Immerse yourself in the rich history and architectural splendor of this well-preserved gem, allowing the cobblestone streets and historic buildings to transport you back in time.

Conveniently located a mere 20-minute train ride from Lübeck, Travemünde lies at the mouth of the Trave River. The name itself is derived from “münde,” which means “mouth” in German.

Embarking on a scenic train journey from Lübeck to Travemünde will not only provide you with a convenient means of transportation but also grant you glimpses of the picturesque landscapes along the way, setting the stage for a delightful seaside excursion.

20. Lübeck Christmas Market: A Festive Wonderland

During the holiday season, Lübeck transforms into a magical wonderland with its enchanting Christmas market. If you’re visiting Lübeck in winter, be sure to experience the festive spirit that fills the air and indulge in the delightful offerings of the Christmas market.

Set against the backdrop of the historic Old Town, the Lübeck Christmas Market exudes a warm and inviting atmosphere, captivating visitors of all ages. Stroll through the festively decorated stalls adorned with twinkling lights and ornaments, and immerse yourself in the joyful ambiance.

The market offers a plethora of traditional handicrafts, artisanal goods, and delectable treats that will tantalize your senses. From intricately crafted ornaments and wooden toys to aromatic mulled wine and freshly baked gingerbread, the market showcases the best of local craftsmanship and culinary delights.

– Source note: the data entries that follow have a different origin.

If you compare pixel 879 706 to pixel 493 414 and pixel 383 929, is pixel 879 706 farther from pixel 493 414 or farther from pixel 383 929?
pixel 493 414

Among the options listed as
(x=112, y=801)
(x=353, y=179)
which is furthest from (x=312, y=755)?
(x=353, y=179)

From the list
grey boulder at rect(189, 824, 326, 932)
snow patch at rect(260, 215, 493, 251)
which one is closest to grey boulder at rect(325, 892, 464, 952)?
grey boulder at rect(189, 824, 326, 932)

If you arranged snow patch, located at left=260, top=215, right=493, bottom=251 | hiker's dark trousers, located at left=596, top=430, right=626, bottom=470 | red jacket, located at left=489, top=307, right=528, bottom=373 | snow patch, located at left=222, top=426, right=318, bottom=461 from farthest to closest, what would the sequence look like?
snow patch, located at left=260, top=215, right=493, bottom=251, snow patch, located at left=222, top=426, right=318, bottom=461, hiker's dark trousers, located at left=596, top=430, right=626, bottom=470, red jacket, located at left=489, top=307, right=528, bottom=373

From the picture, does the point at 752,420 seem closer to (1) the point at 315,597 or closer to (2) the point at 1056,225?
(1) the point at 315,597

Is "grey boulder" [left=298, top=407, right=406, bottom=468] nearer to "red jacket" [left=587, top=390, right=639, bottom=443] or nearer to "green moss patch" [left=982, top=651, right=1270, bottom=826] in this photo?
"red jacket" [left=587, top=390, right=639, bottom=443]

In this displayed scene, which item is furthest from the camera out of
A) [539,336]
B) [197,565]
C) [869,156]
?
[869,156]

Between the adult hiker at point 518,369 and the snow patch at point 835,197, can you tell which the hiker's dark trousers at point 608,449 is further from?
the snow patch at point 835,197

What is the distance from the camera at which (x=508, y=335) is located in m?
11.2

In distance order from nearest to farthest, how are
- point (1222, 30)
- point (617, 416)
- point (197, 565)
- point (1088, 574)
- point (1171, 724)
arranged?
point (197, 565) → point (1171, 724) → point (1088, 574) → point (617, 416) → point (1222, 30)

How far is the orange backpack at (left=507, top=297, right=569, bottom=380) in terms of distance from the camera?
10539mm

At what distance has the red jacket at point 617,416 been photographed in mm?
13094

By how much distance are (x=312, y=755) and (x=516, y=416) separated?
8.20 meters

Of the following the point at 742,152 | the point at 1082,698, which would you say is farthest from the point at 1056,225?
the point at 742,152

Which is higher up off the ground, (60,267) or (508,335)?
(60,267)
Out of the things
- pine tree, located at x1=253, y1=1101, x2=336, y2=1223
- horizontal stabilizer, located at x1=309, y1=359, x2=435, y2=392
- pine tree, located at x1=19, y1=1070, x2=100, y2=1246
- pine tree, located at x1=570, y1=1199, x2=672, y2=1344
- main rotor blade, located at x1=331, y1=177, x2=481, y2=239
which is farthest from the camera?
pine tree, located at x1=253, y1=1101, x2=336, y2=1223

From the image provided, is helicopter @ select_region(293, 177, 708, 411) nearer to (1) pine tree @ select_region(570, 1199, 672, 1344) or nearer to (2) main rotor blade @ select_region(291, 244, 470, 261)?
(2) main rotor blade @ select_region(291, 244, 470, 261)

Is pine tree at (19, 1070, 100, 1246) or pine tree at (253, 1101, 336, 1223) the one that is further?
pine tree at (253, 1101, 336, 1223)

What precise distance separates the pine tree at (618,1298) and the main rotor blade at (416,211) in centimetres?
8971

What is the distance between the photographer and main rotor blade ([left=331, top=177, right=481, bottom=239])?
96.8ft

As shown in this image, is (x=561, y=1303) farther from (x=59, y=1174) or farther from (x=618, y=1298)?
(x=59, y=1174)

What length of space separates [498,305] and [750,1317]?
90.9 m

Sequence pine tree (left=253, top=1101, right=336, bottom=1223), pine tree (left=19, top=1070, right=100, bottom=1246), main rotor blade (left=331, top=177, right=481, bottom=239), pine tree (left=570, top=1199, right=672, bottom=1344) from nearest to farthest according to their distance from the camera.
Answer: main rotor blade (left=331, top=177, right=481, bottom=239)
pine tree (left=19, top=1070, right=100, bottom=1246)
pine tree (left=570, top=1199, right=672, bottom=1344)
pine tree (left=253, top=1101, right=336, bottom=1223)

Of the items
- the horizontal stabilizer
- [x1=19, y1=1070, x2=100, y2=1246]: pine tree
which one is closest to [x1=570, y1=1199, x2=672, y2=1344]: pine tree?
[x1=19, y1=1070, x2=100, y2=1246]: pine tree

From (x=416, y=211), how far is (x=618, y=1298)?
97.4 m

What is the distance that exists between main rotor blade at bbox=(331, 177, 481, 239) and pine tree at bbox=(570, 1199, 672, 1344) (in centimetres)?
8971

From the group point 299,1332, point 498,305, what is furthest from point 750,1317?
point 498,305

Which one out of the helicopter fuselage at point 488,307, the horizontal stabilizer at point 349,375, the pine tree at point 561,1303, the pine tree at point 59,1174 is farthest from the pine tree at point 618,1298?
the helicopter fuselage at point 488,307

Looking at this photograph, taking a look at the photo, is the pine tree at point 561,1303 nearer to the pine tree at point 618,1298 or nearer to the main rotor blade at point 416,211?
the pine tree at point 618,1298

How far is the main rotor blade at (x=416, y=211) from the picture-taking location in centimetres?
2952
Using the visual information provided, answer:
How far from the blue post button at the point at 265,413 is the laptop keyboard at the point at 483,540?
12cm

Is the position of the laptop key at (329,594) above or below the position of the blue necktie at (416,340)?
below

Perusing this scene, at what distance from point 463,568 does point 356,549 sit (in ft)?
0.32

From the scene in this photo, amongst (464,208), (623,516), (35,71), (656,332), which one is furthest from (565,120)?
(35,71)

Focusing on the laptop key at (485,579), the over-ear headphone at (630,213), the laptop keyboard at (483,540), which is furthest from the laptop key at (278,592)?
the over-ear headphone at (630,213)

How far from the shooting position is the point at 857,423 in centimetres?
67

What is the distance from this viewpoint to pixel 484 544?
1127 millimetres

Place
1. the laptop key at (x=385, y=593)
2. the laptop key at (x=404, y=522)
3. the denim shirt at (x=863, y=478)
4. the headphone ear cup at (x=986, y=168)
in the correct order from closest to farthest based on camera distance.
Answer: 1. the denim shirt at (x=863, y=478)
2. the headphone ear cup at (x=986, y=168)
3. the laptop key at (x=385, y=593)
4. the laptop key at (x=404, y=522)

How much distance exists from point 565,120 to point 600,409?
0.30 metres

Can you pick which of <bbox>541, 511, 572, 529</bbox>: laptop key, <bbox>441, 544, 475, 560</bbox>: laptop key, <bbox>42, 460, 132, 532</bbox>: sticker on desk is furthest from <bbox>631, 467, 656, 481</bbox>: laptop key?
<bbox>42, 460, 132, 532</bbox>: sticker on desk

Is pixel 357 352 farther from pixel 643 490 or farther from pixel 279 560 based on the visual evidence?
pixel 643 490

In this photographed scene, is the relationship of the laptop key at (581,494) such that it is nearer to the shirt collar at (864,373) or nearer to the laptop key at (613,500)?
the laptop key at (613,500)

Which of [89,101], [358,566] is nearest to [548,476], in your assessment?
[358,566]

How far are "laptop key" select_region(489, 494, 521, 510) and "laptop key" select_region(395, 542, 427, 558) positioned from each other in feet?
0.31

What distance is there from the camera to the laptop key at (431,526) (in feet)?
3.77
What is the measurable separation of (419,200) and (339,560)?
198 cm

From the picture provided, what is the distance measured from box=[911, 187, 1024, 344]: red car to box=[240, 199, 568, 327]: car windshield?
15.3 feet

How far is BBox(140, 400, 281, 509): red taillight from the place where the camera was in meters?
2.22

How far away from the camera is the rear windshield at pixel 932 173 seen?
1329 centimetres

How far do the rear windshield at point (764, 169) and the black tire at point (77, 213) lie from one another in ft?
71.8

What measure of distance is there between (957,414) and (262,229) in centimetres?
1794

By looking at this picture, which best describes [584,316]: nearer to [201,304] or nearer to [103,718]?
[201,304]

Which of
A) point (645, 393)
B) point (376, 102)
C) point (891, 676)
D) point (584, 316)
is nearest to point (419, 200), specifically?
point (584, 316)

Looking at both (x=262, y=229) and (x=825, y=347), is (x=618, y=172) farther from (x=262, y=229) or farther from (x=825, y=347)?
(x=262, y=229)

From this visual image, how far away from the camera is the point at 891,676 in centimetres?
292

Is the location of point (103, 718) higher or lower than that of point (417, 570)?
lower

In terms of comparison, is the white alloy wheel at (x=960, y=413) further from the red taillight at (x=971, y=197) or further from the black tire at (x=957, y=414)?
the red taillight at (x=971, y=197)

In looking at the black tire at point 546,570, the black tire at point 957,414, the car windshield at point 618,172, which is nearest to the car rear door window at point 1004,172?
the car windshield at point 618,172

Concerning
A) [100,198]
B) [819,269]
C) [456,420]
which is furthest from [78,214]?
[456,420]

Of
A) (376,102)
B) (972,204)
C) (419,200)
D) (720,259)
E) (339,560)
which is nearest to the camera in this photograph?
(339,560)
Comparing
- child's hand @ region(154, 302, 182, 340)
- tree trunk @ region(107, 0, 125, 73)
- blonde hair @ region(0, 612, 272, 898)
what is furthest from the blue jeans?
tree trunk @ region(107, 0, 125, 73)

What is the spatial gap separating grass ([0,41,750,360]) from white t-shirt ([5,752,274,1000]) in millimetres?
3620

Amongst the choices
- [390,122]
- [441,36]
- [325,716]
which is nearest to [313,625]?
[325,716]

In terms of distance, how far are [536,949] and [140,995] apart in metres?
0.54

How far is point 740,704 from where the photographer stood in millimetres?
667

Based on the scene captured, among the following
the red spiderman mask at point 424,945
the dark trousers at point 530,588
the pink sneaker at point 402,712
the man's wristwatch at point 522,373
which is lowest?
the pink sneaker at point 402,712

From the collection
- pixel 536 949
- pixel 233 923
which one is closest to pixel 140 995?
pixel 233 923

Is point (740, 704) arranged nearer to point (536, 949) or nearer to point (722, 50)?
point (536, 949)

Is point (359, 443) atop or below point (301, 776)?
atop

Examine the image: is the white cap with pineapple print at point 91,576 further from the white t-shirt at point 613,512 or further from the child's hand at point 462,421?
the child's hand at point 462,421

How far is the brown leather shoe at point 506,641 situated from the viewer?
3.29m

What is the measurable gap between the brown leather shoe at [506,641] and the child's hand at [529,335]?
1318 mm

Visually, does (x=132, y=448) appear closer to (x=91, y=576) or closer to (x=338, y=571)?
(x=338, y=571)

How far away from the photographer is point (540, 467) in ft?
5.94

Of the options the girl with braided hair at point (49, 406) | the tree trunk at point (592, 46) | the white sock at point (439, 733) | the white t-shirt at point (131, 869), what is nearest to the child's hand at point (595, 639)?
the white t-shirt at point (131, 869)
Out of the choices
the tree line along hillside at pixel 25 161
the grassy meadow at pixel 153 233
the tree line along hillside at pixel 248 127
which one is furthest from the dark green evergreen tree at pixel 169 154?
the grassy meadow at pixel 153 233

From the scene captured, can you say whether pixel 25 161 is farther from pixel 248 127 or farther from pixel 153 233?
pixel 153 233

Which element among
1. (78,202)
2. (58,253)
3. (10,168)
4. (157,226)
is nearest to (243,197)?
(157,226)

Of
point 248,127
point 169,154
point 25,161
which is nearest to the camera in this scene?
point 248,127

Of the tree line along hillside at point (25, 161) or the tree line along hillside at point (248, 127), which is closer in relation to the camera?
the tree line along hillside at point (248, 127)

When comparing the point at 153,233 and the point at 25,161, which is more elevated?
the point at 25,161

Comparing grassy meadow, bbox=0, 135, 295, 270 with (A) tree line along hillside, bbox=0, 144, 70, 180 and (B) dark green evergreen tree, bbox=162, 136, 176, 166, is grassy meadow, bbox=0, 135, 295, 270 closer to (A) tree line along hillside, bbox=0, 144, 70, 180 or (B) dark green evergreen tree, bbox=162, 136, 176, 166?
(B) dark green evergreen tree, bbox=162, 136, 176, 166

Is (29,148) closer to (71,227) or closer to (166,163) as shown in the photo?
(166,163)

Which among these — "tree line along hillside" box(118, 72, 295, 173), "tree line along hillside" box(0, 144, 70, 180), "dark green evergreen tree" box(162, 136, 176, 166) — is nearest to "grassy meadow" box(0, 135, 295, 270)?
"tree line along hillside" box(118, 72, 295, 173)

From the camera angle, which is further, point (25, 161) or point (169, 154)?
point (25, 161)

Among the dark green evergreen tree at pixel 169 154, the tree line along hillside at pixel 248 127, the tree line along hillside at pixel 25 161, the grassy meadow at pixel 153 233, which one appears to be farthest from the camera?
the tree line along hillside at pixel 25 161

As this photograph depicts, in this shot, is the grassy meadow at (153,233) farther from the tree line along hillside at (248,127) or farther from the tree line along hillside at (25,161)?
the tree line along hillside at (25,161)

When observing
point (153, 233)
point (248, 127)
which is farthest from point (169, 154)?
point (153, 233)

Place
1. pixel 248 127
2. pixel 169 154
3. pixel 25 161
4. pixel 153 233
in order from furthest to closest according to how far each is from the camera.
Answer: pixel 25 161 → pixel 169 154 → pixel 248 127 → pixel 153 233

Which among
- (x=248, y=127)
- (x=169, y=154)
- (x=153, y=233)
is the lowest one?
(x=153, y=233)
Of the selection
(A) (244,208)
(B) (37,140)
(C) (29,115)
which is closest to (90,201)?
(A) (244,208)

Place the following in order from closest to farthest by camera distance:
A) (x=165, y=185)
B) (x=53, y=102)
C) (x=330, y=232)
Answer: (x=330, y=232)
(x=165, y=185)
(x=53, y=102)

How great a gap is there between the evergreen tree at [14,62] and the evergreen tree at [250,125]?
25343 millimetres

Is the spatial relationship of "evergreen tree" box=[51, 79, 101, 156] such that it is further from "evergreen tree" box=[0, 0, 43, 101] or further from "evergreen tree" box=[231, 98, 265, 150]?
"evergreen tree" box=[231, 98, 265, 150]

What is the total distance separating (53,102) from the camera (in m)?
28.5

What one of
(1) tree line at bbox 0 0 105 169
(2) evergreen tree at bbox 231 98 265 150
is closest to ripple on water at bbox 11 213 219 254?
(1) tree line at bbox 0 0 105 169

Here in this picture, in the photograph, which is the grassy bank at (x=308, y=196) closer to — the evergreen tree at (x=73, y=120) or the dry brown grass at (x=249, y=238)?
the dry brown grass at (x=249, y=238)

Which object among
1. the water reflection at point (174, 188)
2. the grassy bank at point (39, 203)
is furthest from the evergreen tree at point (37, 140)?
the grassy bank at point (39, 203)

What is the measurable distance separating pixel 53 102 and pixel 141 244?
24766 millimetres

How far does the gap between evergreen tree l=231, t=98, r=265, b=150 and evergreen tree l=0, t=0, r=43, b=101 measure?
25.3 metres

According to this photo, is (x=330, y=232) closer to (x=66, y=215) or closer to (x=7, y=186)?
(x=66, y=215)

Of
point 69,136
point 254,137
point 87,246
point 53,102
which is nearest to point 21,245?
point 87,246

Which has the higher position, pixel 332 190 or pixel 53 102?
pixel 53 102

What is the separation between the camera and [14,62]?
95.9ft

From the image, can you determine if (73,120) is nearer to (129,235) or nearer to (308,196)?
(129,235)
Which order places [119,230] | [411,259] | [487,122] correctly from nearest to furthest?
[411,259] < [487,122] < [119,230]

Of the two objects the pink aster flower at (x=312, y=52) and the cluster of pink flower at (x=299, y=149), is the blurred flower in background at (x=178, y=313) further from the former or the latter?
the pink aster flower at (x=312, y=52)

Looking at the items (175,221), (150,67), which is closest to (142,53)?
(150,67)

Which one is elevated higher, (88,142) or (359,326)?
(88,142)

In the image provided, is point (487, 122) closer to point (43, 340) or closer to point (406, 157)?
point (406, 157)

Immerse yourself in the melodies of live music performances and revel in the cheerful laughter of children as they experience the magic of the season. Take a moment to admire the stunning Christmas tree, adorned with dazzling lights and ornaments, serving as the centerpiece of the market.

The Lübeck Christmas Market is not just a shopping destination; it’s an immersive cultural experience that will leave you with lasting memories. Soak up the festive atmosphere, embrace the holiday spirit, and let the Lübeck Christmas Market transport you to a world of enchantment and joy.

Lübeck is a treasure trove of attractions, landmarks, and sights that will captivate any traveler with its rich history, charming architecture, and cultural offerings. From the iconic Holstentor Gate to the awe-inspiring Lübeck Cathedral, the city’s landmarks serve as reminders of its illustrious past.